◆ **Excerpted passage**:
# Why no HBO or Sho?



## jimd909 (Sep 30, 2007)

I don't get it. If they have Starz, why not HBO and Sho? Will they be added at a later date?

I think most of the stuff on DOD is useless.

Just my opinion.


----------



## houskamp (Sep 14, 2006)

one word: BETA


----------



## Stuart Sweet (Jun 19, 2006)

Mr. Houskamp is right... On Demand just doesn't have all the content yet. I hope those are added, as well as broadcast networks.


----------



## MEJHarrison (Sep 27, 2003)

Stuart Sweet said:


> I hope those are added, as well as broadcast networks.


I'd absolutely LOVE to see broadcast networks added. It would be nice to not have to worry about a missed recording. It would be nice to not have to worry about sports preempting something I'm waiting on. It would be nice to not have to worry about storms causing me to miss part/all of my shows. It would be nice to not have to worry about my OTA having issues.


----------



## DCSholtis (Aug 7, 2002)

FYI...Showtime On Demand has been added. Just not opened yet but I now have 1537 Showtime listed on my HR20.


----------



## jtn (Oct 18, 2007)

If you subscribe to it, you should have access to it. Cable TV let's you have access to whatever you subscribe to. Premium channels or not.


----------



## TWJR (May 17, 2007)

DCSholtis said:


> FYI...Showtime On Demand has been added. Just not opened yet but I now have 1537 Showtime listed on my HR20.


Seems to be working. I just started downloading Brotherhood.


----------



## DCSholtis (Aug 7, 2002)

TWJR said:


> Seems to be working. I just started downloading Brotherhood.


Cool I didn't know if it was active yet. Thanks!


----------



## gulfwarvet (Mar 7, 2007)

working here as well, although i don't like the white fonts with the really bright white screen.


----------



## RonH (Jul 25, 2007)

MEJHarrison said:


> I'd absolutely LOVE to see broadcast networks added. It would be nice to not have to worry about a missed recording. It would be nice to not have to worry about sports preempting something I'm waiting on. It would be nice to not have to worry about storms causing me to miss part/all of my shows. It would be nice to not have to worry about my OTA having issues.


I am with you on the Network deal it will be nice. It will interesting how Sports programming does. I have recorded some football games forgot to set it to go say 30 extra minutes or so then game goes long and I miss the end....


----------

◆ **Data provided**:
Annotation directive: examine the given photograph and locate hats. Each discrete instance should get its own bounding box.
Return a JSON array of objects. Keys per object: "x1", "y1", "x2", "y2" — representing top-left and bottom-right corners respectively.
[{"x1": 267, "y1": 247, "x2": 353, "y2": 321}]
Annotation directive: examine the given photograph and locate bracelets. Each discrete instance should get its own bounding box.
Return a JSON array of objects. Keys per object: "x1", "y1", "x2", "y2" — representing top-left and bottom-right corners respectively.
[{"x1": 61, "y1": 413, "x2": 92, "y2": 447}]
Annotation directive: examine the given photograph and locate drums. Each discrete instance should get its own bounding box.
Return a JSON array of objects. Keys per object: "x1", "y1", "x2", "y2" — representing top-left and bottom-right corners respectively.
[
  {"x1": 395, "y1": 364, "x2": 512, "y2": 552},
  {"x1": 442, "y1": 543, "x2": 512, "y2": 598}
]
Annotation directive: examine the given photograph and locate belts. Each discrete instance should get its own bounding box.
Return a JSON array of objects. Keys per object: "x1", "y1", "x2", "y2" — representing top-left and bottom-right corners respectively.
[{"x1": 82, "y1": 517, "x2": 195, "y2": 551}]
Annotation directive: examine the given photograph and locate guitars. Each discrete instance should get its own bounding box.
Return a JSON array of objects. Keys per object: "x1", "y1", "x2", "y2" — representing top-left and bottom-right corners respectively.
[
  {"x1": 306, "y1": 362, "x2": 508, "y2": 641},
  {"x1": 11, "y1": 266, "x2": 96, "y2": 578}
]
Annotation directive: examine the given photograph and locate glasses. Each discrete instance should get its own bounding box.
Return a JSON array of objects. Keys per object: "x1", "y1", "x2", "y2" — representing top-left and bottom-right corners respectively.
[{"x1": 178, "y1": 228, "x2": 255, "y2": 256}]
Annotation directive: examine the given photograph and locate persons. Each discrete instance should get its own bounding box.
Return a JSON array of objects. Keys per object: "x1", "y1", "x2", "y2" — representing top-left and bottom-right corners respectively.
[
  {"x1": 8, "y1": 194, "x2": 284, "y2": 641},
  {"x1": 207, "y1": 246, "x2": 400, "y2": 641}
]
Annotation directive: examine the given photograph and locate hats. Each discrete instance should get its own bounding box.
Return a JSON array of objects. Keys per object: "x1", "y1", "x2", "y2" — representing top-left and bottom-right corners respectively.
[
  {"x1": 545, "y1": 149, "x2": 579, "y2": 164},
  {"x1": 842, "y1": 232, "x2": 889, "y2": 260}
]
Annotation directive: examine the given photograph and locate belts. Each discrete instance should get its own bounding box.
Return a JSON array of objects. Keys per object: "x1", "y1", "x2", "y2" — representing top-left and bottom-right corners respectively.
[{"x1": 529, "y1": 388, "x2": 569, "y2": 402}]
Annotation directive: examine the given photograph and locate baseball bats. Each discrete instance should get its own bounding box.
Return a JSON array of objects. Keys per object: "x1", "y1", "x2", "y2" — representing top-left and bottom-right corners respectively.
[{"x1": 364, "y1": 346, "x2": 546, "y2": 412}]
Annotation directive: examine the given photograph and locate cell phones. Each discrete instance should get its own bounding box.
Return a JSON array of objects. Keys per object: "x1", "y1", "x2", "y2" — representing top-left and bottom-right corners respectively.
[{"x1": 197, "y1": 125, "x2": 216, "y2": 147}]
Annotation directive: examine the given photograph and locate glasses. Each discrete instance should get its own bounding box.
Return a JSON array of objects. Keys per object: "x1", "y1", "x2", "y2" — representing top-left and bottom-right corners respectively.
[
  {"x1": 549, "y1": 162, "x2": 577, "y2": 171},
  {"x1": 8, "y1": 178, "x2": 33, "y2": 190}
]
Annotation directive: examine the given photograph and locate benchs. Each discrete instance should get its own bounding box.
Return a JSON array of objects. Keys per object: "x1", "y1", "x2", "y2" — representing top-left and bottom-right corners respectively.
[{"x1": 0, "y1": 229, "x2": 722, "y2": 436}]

◆ **Exercise instructions**:
A. Reproduce the part of the forum thread between "## gulfwarvet (Mar" and "(Jul 25, 2007)", inclusive.
B. Transcribe the records from the line containing "and locate benchs." through the last line of the records, including both ends.

◆ **Expected answers**:
A.
## gulfwarvet (Mar 7, 2007)

working here as well, although i don't like the white fonts with the really bright white screen.


----------



## RonH (Jul 25, 2007)

B.
Annotation directive: examine the given photograph and locate benchs. Each discrete instance should get its own bounding box.
Return a JSON array of objects. Keys per object: "x1", "y1", "x2", "y2" — representing top-left and bottom-right corners respectively.
[{"x1": 0, "y1": 229, "x2": 722, "y2": 436}]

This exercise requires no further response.